INSTRUCTIONS TO FOLLOW:
Copy out the part of the records below that opens with the line containing "image (in feet)?" and closes with the line containing "pixel 350 383 < pixel 85 256 < pixel 789 299", including both of those lines. Leave the pictures out.

Lines of data:
=-=-=-=-=

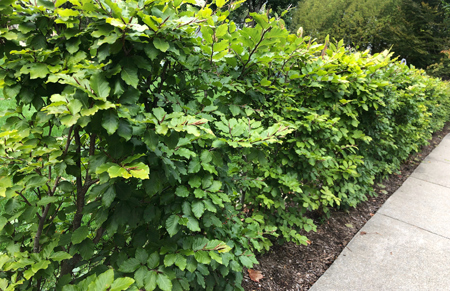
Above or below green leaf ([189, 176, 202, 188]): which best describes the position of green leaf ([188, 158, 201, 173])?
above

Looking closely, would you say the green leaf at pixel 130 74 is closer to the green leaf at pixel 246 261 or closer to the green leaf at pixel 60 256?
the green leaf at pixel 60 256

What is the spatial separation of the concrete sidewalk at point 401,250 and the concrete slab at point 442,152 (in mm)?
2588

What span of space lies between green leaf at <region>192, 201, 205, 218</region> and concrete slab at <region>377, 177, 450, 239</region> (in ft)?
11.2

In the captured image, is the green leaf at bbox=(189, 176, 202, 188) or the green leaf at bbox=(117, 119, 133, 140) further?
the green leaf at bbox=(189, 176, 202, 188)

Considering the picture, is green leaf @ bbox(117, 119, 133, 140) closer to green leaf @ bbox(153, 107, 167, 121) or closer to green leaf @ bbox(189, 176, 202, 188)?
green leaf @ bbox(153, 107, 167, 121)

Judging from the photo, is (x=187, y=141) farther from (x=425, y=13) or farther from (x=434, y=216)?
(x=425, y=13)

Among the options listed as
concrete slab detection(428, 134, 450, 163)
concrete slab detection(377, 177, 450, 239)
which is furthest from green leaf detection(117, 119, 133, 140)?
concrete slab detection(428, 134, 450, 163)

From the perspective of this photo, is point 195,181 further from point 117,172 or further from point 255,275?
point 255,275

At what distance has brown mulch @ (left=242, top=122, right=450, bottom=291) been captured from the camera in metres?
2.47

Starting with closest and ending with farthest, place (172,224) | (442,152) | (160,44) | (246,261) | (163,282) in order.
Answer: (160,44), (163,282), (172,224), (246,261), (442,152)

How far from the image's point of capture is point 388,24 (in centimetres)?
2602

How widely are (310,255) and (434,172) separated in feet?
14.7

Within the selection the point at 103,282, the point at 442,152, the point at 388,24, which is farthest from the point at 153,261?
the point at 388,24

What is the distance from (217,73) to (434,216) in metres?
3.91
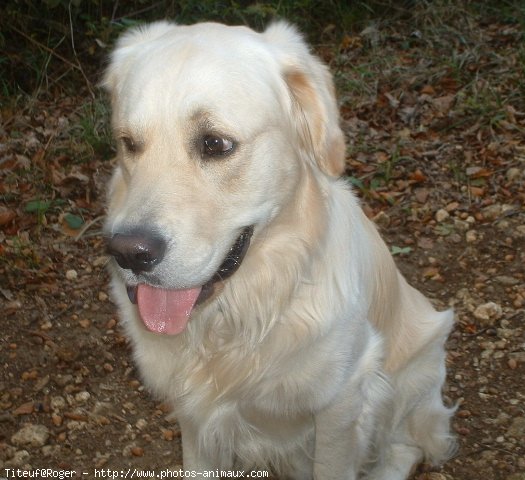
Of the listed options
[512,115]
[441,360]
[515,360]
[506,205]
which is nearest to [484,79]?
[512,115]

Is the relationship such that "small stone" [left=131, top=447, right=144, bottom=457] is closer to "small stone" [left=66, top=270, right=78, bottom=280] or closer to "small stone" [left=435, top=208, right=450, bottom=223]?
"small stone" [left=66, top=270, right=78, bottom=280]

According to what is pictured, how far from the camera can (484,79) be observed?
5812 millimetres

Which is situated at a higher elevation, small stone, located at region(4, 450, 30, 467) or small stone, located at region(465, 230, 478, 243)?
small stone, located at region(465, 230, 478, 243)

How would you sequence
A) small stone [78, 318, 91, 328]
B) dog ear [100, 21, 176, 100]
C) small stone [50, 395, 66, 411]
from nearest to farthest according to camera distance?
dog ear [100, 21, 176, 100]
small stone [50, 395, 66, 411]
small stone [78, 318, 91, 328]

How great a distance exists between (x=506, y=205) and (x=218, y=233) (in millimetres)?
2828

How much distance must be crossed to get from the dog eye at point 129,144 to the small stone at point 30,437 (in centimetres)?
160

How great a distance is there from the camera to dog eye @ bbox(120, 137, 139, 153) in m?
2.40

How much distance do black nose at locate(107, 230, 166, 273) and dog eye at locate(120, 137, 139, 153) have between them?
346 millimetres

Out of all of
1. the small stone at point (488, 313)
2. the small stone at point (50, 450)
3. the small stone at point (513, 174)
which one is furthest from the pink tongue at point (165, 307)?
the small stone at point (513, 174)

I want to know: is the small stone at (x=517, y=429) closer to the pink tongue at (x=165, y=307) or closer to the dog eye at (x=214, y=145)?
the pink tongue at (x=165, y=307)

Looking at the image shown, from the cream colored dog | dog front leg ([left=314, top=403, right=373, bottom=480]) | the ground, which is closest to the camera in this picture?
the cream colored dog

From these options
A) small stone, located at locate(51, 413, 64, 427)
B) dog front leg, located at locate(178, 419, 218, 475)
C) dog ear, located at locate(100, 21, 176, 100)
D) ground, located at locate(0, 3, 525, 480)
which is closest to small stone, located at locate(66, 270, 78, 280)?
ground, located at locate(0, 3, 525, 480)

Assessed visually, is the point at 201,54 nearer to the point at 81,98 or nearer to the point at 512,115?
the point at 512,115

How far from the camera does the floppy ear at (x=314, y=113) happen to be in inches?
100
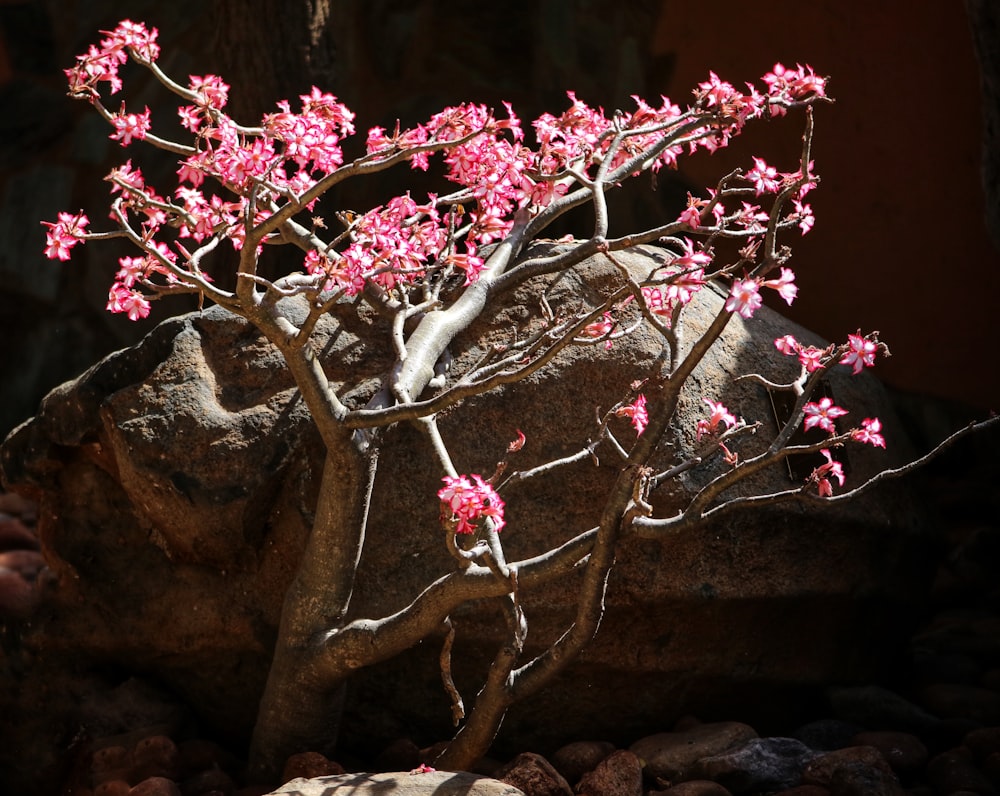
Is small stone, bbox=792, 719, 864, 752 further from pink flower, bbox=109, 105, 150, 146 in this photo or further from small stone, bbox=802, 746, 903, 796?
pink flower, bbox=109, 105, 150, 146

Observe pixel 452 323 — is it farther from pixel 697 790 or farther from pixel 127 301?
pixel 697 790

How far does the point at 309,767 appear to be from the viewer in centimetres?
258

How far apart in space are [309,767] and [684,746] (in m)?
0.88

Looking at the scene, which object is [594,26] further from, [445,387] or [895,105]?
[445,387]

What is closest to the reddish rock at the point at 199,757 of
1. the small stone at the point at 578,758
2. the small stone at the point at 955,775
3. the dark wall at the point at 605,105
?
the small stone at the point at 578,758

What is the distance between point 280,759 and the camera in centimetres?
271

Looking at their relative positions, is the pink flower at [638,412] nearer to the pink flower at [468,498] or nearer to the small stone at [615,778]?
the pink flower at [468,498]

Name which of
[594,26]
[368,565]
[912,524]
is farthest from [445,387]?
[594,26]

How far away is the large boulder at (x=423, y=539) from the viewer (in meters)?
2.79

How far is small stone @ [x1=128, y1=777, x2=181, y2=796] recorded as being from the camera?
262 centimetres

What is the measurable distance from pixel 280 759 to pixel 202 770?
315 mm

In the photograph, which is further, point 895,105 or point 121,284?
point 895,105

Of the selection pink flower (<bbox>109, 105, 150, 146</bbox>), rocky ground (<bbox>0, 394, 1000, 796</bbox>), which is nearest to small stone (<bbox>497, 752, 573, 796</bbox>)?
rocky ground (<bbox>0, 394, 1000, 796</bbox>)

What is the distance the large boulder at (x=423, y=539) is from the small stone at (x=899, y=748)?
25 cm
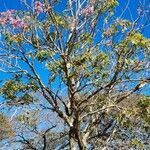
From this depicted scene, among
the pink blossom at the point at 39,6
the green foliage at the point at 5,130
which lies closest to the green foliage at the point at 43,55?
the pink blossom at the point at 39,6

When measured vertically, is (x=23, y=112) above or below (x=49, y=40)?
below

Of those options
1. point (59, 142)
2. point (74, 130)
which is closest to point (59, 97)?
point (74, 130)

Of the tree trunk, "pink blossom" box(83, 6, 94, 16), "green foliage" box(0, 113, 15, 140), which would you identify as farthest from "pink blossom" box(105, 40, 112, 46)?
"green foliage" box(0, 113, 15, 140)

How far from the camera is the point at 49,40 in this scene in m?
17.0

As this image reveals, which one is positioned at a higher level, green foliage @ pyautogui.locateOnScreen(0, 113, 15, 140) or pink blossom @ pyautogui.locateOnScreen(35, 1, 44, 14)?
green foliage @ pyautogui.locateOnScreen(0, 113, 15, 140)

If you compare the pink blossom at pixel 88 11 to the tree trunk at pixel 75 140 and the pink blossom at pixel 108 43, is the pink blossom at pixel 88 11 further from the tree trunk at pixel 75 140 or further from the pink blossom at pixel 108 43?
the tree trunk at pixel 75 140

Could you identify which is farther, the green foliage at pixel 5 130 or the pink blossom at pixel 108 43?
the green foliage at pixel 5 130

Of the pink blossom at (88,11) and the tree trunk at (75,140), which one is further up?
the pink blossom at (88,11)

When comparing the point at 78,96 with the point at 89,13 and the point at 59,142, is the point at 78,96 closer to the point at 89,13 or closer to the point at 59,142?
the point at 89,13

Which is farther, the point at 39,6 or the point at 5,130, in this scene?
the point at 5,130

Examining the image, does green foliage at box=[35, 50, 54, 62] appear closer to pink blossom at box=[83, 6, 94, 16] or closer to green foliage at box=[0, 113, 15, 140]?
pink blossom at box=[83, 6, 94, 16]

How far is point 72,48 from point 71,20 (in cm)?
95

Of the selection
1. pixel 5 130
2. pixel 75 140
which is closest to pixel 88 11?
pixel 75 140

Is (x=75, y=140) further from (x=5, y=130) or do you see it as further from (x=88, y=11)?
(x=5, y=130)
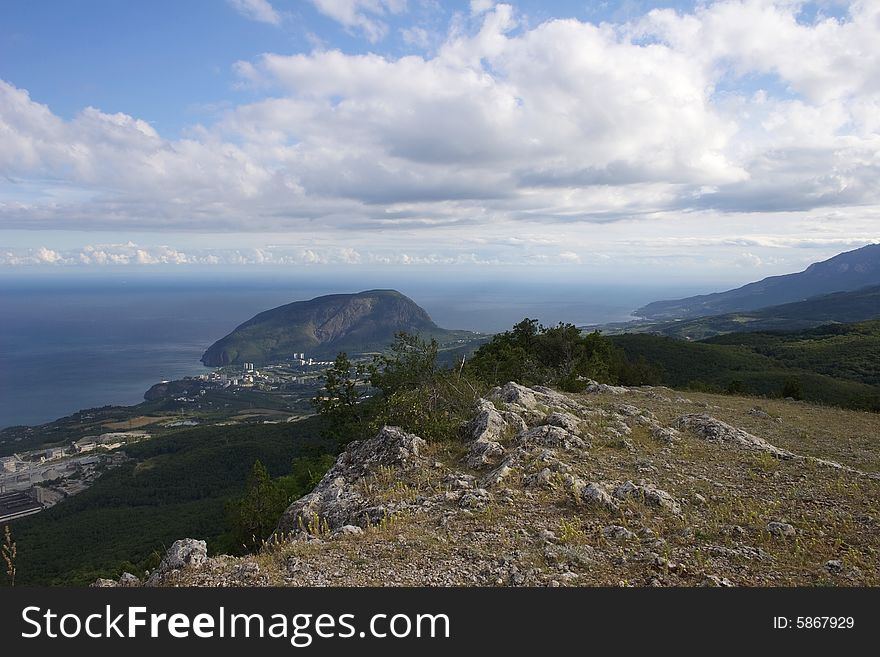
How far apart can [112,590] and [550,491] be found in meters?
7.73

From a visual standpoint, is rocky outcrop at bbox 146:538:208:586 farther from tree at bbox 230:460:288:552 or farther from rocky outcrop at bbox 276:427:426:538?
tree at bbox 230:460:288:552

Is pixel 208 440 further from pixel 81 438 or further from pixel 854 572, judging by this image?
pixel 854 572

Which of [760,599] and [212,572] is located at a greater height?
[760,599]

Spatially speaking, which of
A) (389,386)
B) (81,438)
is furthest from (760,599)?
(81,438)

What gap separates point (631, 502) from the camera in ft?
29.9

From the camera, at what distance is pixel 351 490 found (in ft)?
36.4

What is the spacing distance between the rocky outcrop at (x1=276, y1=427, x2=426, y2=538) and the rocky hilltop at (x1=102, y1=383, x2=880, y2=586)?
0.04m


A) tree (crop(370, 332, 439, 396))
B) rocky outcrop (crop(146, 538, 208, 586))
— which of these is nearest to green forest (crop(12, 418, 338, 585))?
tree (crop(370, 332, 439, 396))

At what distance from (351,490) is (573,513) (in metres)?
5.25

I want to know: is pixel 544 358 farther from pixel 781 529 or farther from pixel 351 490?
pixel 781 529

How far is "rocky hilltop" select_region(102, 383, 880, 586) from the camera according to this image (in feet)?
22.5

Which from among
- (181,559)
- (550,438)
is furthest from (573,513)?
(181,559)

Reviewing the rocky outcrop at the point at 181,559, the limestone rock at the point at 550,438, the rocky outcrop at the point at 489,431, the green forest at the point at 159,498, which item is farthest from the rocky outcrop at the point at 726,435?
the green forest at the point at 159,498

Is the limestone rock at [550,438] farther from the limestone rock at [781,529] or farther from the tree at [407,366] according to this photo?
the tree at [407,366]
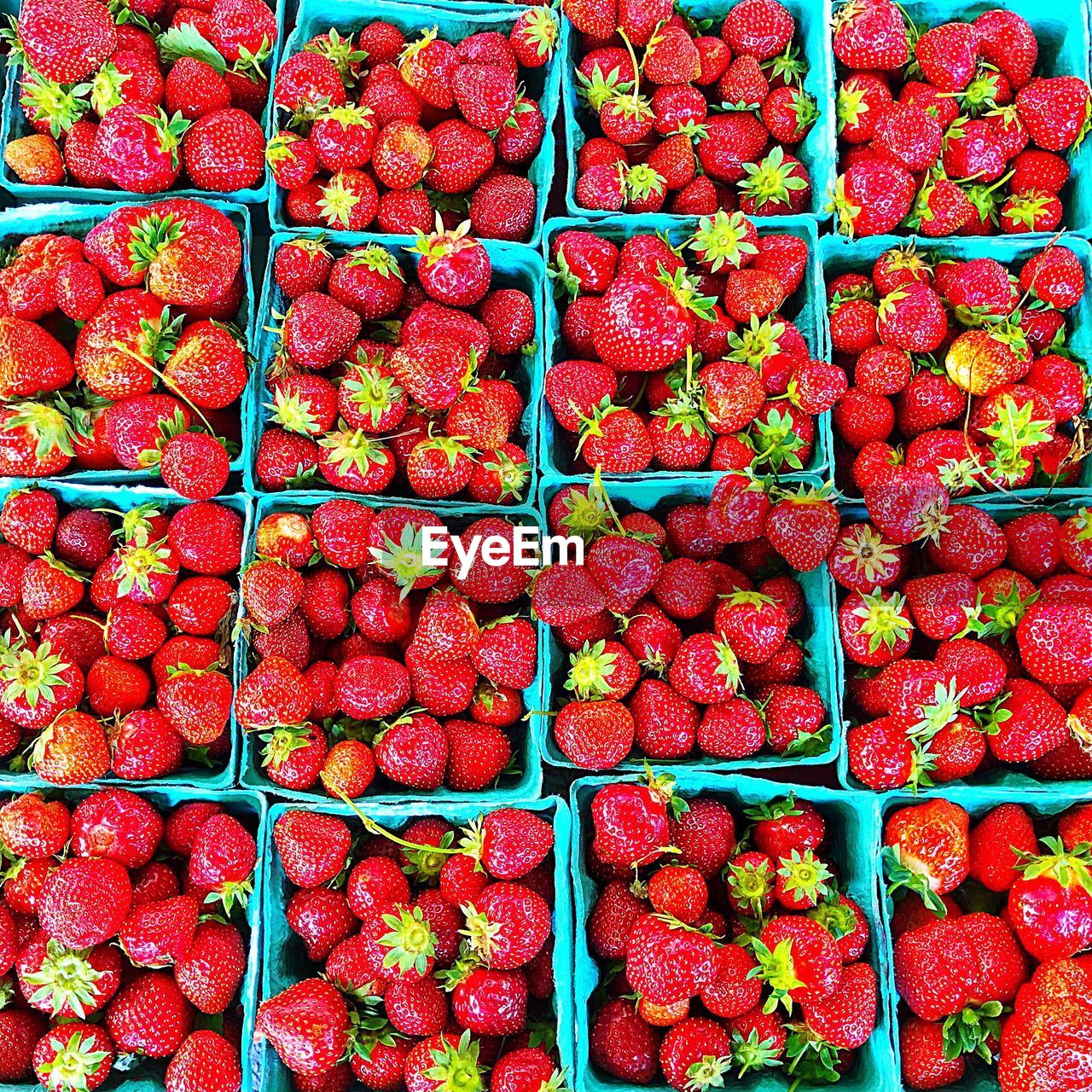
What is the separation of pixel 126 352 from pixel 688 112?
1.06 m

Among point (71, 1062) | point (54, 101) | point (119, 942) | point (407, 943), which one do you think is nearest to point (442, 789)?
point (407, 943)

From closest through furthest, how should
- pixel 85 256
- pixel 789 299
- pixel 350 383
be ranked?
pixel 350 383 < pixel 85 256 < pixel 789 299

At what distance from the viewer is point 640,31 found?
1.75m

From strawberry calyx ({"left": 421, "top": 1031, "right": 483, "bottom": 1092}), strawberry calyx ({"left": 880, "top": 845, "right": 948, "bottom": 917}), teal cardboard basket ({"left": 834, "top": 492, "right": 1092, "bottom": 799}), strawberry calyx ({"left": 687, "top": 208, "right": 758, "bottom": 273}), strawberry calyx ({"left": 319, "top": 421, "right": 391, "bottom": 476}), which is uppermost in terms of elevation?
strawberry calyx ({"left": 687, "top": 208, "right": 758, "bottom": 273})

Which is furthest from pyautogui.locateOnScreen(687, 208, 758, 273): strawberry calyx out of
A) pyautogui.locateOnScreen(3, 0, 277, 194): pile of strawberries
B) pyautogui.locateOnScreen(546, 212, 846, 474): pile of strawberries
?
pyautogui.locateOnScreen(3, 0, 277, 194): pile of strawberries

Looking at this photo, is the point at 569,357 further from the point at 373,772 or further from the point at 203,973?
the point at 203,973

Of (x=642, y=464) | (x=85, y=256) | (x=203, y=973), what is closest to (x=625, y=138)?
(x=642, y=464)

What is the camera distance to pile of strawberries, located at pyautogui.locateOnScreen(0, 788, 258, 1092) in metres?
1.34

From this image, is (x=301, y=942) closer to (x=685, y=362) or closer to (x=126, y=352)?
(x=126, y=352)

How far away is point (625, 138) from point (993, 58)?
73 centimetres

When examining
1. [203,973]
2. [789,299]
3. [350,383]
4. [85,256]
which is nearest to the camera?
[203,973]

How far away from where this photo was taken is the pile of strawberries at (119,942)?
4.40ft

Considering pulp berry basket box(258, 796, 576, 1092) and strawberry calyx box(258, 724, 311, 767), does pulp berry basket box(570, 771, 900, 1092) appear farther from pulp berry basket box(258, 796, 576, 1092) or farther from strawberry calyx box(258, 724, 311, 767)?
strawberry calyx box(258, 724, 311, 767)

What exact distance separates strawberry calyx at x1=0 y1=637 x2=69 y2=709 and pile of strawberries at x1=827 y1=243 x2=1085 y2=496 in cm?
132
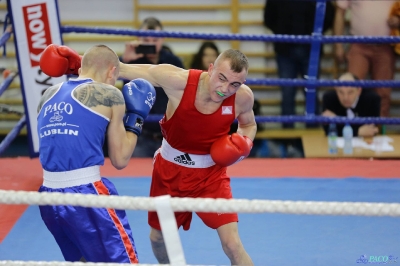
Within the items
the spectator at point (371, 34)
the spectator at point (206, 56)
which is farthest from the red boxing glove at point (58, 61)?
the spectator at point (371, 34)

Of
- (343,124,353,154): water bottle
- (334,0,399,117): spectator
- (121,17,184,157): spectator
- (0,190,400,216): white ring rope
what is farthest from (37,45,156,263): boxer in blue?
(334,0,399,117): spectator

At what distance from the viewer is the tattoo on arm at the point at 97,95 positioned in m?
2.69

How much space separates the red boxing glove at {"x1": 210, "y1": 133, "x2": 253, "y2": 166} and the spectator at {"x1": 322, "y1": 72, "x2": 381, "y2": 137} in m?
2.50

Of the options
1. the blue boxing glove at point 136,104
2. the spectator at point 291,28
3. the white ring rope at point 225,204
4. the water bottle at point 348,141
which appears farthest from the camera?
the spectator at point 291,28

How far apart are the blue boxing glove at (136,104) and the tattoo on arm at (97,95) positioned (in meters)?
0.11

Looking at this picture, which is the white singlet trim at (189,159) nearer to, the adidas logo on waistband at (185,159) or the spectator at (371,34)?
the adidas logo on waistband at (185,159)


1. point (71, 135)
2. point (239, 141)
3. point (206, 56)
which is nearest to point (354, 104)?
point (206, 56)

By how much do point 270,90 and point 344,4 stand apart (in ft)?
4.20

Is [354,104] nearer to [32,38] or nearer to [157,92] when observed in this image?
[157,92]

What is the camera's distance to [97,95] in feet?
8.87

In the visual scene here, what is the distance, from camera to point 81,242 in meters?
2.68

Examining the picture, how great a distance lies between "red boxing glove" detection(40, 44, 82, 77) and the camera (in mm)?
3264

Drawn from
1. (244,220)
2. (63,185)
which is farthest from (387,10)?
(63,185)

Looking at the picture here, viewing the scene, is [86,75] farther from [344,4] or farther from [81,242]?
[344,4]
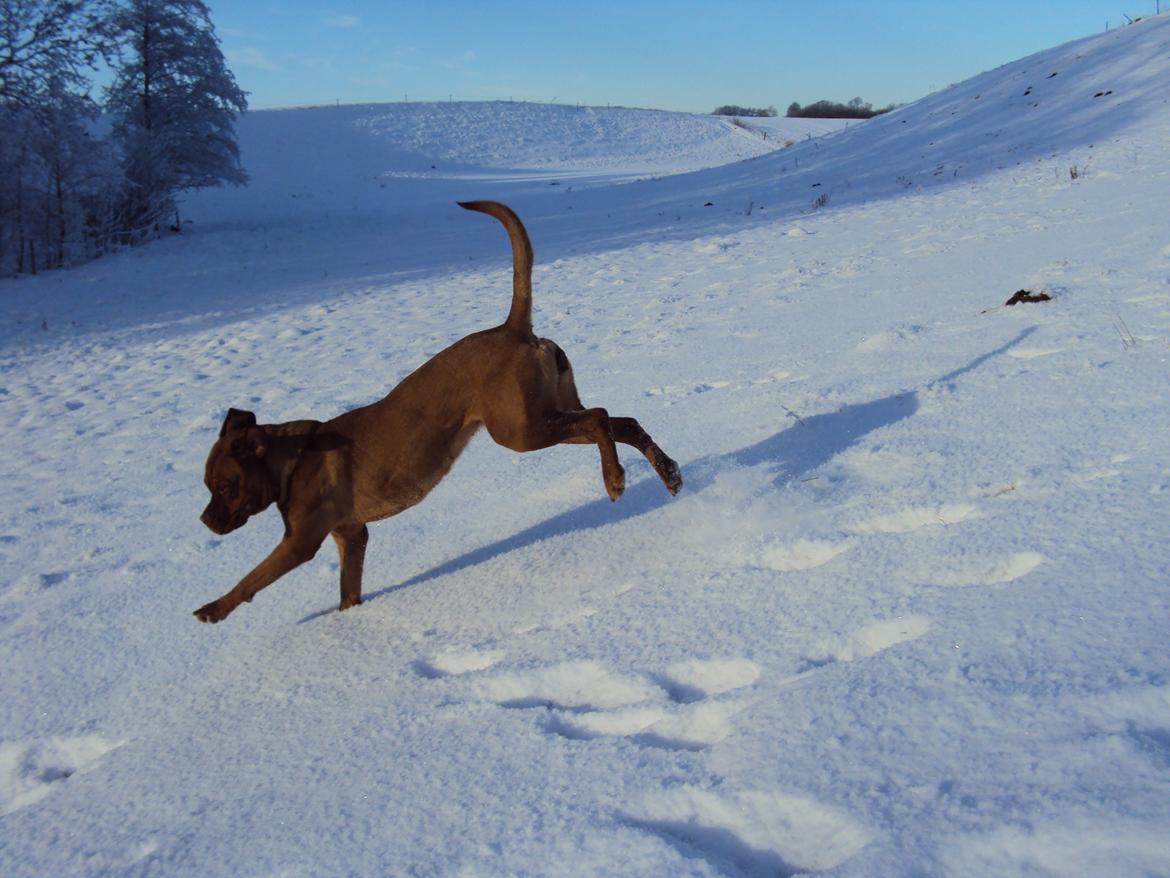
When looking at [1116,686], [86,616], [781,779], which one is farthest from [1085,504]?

=-=-=-=-=

ANSWER TO THE TASK:
How far is "rocky hilltop" select_region(102, 383, 880, 586) from the camera according to this image (in feet)?
22.5

Which from among
- (181,559)
- (550,438)
is furthest from (573,513)?
(181,559)

Reviewing the rocky outcrop at the point at 181,559, the limestone rock at the point at 550,438, the rocky outcrop at the point at 489,431, the green forest at the point at 159,498, which item is farthest from the rocky outcrop at the point at 726,435?
the green forest at the point at 159,498

Is the limestone rock at [550,438] farther from the limestone rock at [781,529] or farther from the tree at [407,366] according to this photo?
the tree at [407,366]
What is the separation of pixel 126 352 from pixel 688 112?
1.06 m

Among point (71, 1062) | point (54, 101) | point (119, 942) | point (407, 943), which one do you think is nearest to point (442, 789)?
point (407, 943)

From closest through furthest, how should
- pixel 85 256
- pixel 789 299
- pixel 350 383
be ranked?
pixel 350 383 < pixel 85 256 < pixel 789 299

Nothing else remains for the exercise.